A Longitudinal Study on the Effects of Aducanumab on Alzheimer’s Disease-Induced Brain Regional Atrophy and White Matter Hyperintensities
Summary
Alzheimer's Disease (AD) is the leading cause of dementia among elderly individuals. Despite extensive research, the exact
underlying causes of the syndrome remain unknown, hindering the development of effective medications to prevent or alleviate
its progression. In 2021, Biogen introduced aducanumab, a human monoclonal antibody that targets and clears neuritic plaques
(NP) consisting of abnormal protein aggregates formed by amyloid β (Aβ). NP are well-established biomarkers specific to AD
that consistently correlate with synaptic dysfunction, neuroinflammation, and neuronal loss in affected areas. However, clinical
trials demonstrated that aducanumab does not lead to significant cognitive benefits.

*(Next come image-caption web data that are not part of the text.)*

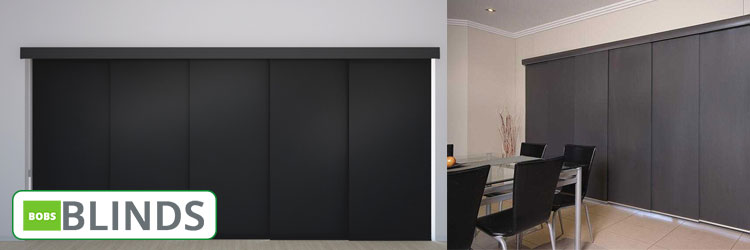 Blackout Panel Blinds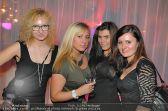 behave - U4 Diskothek - Sa 09.03.2013 - 1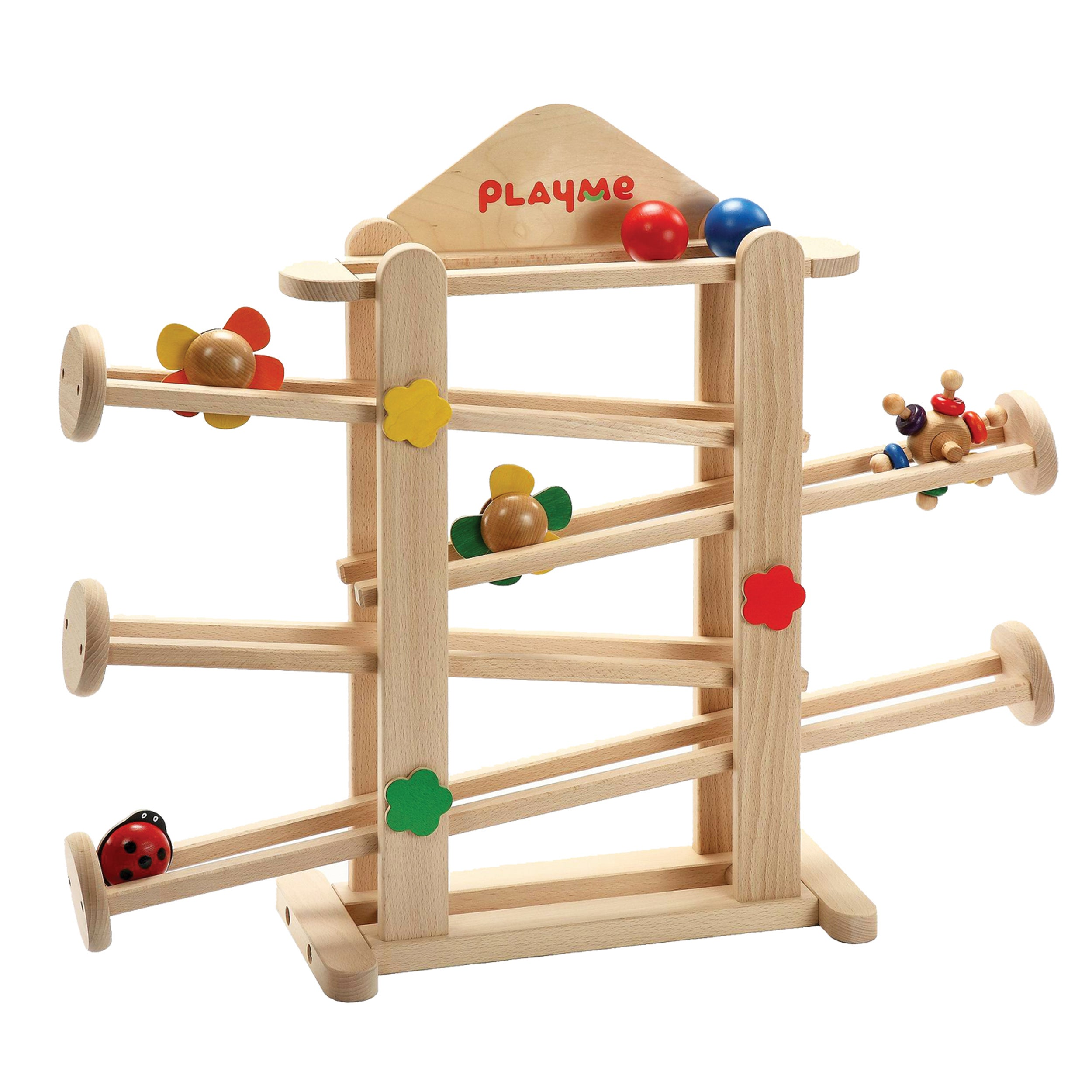 Playme Music Rolling Garden Play Set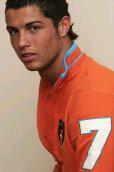 Cristiano ronaldo <3 <3 <3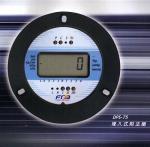 安徽数位式压力表DPS-75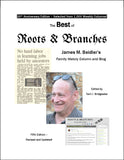 The Best of Roots and Branches, 5th Edition, 20th Anniversary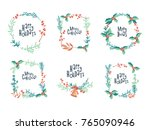set of creating design with ...   Shutterstock .eps vector #765090946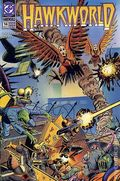 Hawkworld (1990 2nd Series) 14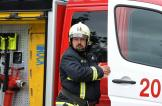 رجال الإطفاء يحققون حلم إمراة في عيد ميلادها الـ 112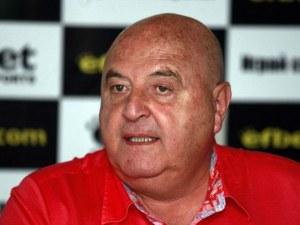 Венци скочи на Лечков: Как така ще обявява Дерменджиев за селекционер?!
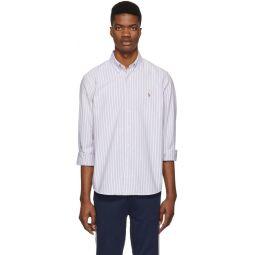 Purple & White Striped Oxford Shirt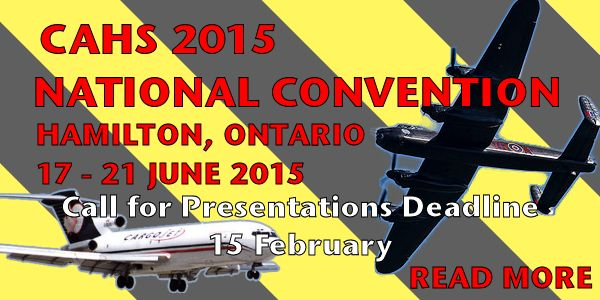convention 2015 presentations slide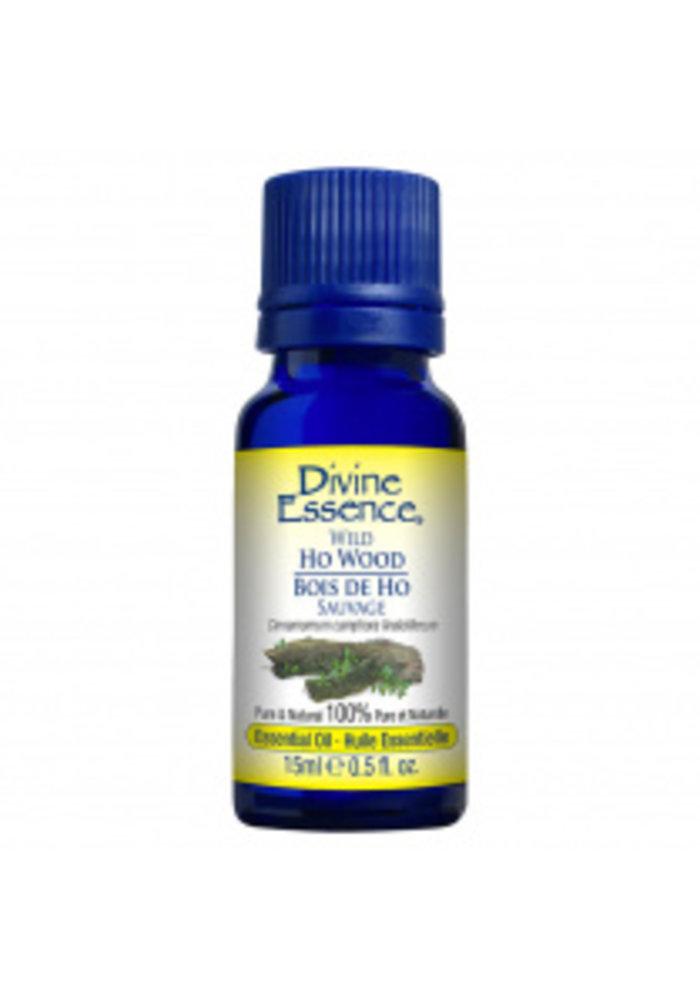 Divine Essence - Huile essentielle bio - Bois de Ho  15ml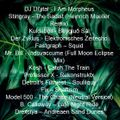 28th Mix of 2020 Electro Fresh Leaves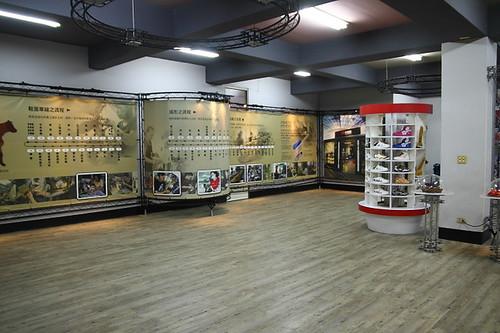 2012國民旅遊D3(彪琥台灣鞋故事館觀光工廠)000003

Despite the ineffectiveness of aducanumab
on cognitive performance, no studies have investigated whether the treatment positively affects other frequently studied AD
biomarkers, such as brain atrophy and the development of white matter hyperintensities (WMHs) associated with white matter
(WM) damage. Examining the impact of the treatment on these structural AD features could provide insight into the role of
NP and shed light on the extent of the effects resulting from their removal. In this study, we conducted a longitudinal
investigation to explore the influence of aducanumab on AD-related atrophy in critical brain regions and the development of
lobar WMHs. We compared the results from a group of aducanumab-treated AD (TAD) patients with those of normal AD
(NAD) patients and individuals with mild cognitive impairment (MCI). Overall, our findings indicate that aducanumab does
not mitigate regional atrophy. However, it effectively slows down the growth and spread of WMH volumes over a two-year
treatment period. These results suggest that aducanumab may help limit WM damage, thereby mitigating the disrupted
connectivity commonly observed in AD brains. This effect could potentially prevent the decline of cognitive abilities that
heavily rely on intact WM, such as working memory. Our study concludes that combination therapy targeting multiple aspects
of AD may be the most effective treatment.